Terakhir, karena ini tindakan operasi pasti tidak boleh dilakukan oleh sembarang tenaga medis, harus dokter ahli spesialis kebidanan-kandungan. Dalam hal G30S/PKI, seluruh keputusan untuk menyelamatkan ibu pertiwi yang hamil tua, berdasar berbagai pertimbangan termasuk berhubungan dengan riwayat penyakit yang diidap Bung Karno.
PKI memanfaatkan kondisi Soekarno yang mengidap penyakit kronis sehingga harus mendatangkan dokter dari China untuk pengobatannya. Sakitnya Bung Karno sejak awal Agustus 1965, menimbulkan pandangan bahwa siapa yang mengetahui lebih dahulu wafatnya Bung Karno akan memiliki kesempatan melakukan inisiatif di antara kubu yang berhadapan yaitu PKI dan Angkatan Darat. Benturan dua kekuatan tersebut belum terjadi karena keberadaan Bung Karno sebagai penyeimbang kekuatan.
Maka tidak aneh bila kemudian muncul informasi yang berbeda tentang prognosis status kesehatan Bung Karno. Tim dokter China yang dipimpin Chen Yi, Menlu RRC menyatakan bahwa Bung Karno akan segera meninggal atau lumpuh. Sebaliknya dr. Mahar Mardjono selaku dokter pribadi Bung Karno menyatakan tidak separah itu dan terbukti kesehatan Presiden Soekarno pulih kembali. Namun hal tersebut tidak mempengaruhi PKI untuk menunda rencananya merebut kekuasaan.

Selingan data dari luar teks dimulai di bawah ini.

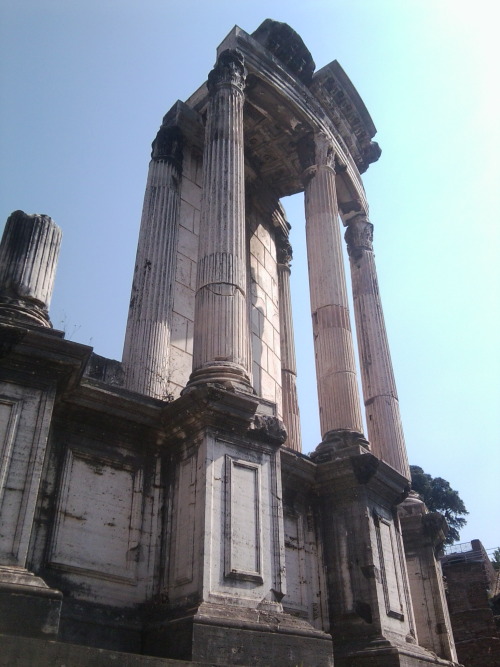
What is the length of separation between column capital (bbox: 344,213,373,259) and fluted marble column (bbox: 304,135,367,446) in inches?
100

Pernyataan tim dokter China tentang status kesehatan Bung Karno menimbulkan kecurigaan bagi kubu angkatan darat. Ketidakpercayaan angkatan darat kepada tim dokter Kepresidenan dikemukakan oleh Soeharto dalam biografinya : "Jika benar Soekarno mengalami sakit keras tentu saja PKI yang dekat dengan China tahu pasti apa penyakit yang diderita Soekarno, agar jika presiden tidak mampu lagi memegang kontrol atas kekuasaan, maka PKI dengan cepat mengambil alih kekuasaan dari tangan Soekarno" <2>.

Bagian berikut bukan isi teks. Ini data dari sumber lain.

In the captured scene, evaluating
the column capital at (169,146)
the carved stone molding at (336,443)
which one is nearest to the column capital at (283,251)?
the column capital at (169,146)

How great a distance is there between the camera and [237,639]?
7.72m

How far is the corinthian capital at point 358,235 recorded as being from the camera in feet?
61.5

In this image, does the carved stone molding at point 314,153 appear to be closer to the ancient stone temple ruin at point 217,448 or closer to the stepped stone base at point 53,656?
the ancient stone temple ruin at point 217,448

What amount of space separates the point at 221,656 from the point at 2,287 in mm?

Relevan dengan hal tersebut, Marsma TNI Tranggono, yang pernah bertugas sebagai ajudan Wakil Perdana Menteri Dr. Subandrio yang merangkap Menlu dan Kepala Badan Pusat Intelejen, sempat mendengar dialog antara Dr. Subandrio dengan Menlu RRC Chen Yi yang memperbincangkan kesehatan Soekarno.